## Work instructions
Below are the records; reproduce all of them exactly but without any images.

┌─ Records for this exercise

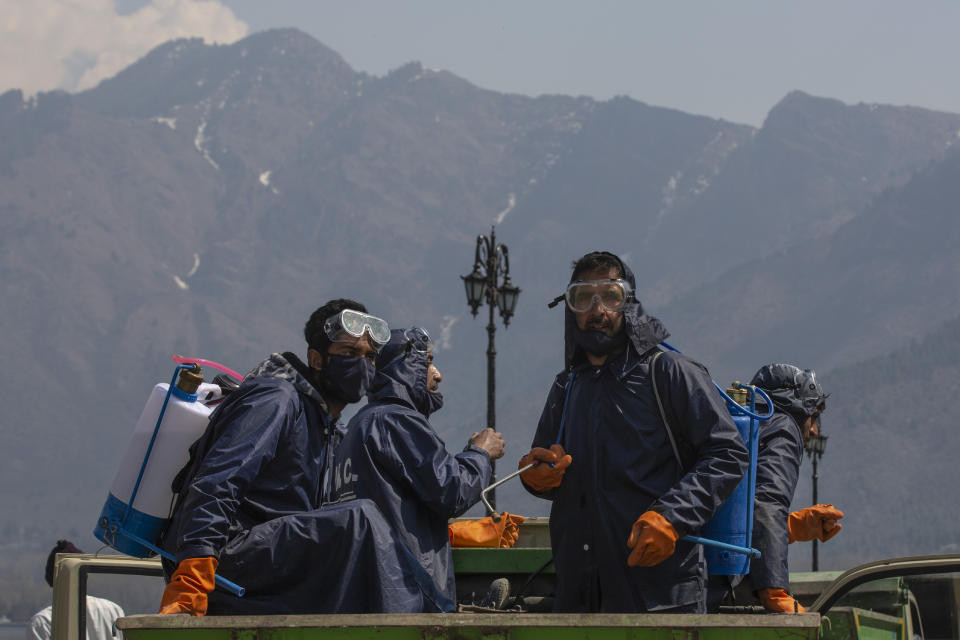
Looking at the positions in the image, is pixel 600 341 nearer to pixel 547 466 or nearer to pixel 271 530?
pixel 547 466

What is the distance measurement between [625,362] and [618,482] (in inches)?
17.3

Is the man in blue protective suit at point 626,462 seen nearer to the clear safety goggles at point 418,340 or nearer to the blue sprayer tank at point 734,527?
the blue sprayer tank at point 734,527

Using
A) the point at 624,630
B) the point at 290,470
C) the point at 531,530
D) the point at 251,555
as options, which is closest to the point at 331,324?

└─

## Answer for this exercise
Looking at the positions in the image, is pixel 600 341 nearer to pixel 547 466 or nearer to pixel 271 530?
pixel 547 466

What is the distance measurement between [625,362] and [618,482] (in inches)?
17.3

Is the man in blue protective suit at point 626,462 seen nearer to the clear safety goggles at point 418,340 or nearer to the blue sprayer tank at point 734,527?
the blue sprayer tank at point 734,527

Using
A) the point at 624,630
B) the point at 290,470
C) the point at 531,530
D) the point at 251,555
as options, which is closest to the point at 331,324?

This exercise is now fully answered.